9) Now look at your list, and investigate how these materials are extracted/produced (from
the mine to your home, for instance). If possible, list back on your material a possible
geographical origin and also one of several production/extraction agents (companies).
Think about who are the ones (creatures, population, water bodies) affected by these
extractions. List them. To go back to aluminum objects for instance (a soda can), it is
made out of bauxite most likely manufactured by ALCAO, one of the largest aluminum
companies, and the bauxite will be mined from Australia, or Guinea.

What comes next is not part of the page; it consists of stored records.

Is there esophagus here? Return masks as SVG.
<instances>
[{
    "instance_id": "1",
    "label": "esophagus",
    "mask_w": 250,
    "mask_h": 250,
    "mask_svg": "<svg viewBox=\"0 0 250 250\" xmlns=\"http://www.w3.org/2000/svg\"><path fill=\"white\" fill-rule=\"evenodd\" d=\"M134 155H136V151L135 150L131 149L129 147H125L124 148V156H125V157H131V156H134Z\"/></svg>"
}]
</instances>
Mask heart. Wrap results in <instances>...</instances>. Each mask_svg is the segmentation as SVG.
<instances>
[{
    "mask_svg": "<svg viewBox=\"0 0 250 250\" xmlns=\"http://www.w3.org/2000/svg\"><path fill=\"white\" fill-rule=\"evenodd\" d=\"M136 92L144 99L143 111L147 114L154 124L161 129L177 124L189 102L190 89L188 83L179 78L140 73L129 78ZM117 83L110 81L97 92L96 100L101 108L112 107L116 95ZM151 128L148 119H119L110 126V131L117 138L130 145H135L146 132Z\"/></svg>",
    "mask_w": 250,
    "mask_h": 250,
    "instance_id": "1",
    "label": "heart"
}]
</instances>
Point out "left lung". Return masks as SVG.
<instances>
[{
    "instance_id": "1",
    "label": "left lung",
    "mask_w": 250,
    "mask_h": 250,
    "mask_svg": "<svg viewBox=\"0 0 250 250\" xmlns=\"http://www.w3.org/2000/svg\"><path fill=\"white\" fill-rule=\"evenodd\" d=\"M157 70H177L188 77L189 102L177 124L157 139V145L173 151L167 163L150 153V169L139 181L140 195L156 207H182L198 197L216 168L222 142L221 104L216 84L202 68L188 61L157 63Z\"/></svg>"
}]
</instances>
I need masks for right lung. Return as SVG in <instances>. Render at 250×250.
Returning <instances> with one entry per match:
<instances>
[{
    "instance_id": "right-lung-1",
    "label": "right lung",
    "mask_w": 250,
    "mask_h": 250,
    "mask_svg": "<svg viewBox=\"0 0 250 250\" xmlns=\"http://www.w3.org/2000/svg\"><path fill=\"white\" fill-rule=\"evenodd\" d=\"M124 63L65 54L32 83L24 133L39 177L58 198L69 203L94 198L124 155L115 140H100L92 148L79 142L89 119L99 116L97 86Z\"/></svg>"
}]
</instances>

10) Optional: Take a world map and start locating where the materials in your
home/surrounding are extracted from. This might mean you will settle for where the
most of one material is produced/extracted rather than an actual location.

Conclusion:
Most of our objects/surroundings are silent, they don’t disclose the extraction processes
that made them and the destruction, injustice, and suffering they are based upon. David
Harvey says nothing else in Between Space and Time: Reflections on the Geographical Imagination
when he argues that “the grapes that sit upon the supermarket shelves are mute; we
cannot see the fingerprints of exploitation upon them or tell immediately what part of
the world they are from.” ** This ignorance is what your work should reveal and combat.

* Donna Haraway, "Situated Knowledges: The Science Question in Feminism and the Privilege of Partial
Perspective," Feminist studies 14, no. 3 (1988).

** David Harvey, "Between Space and Time: Reflections on the Geographical Imagination," Annals of the Association of
American Geographers 80, no. 3 (1990): 422.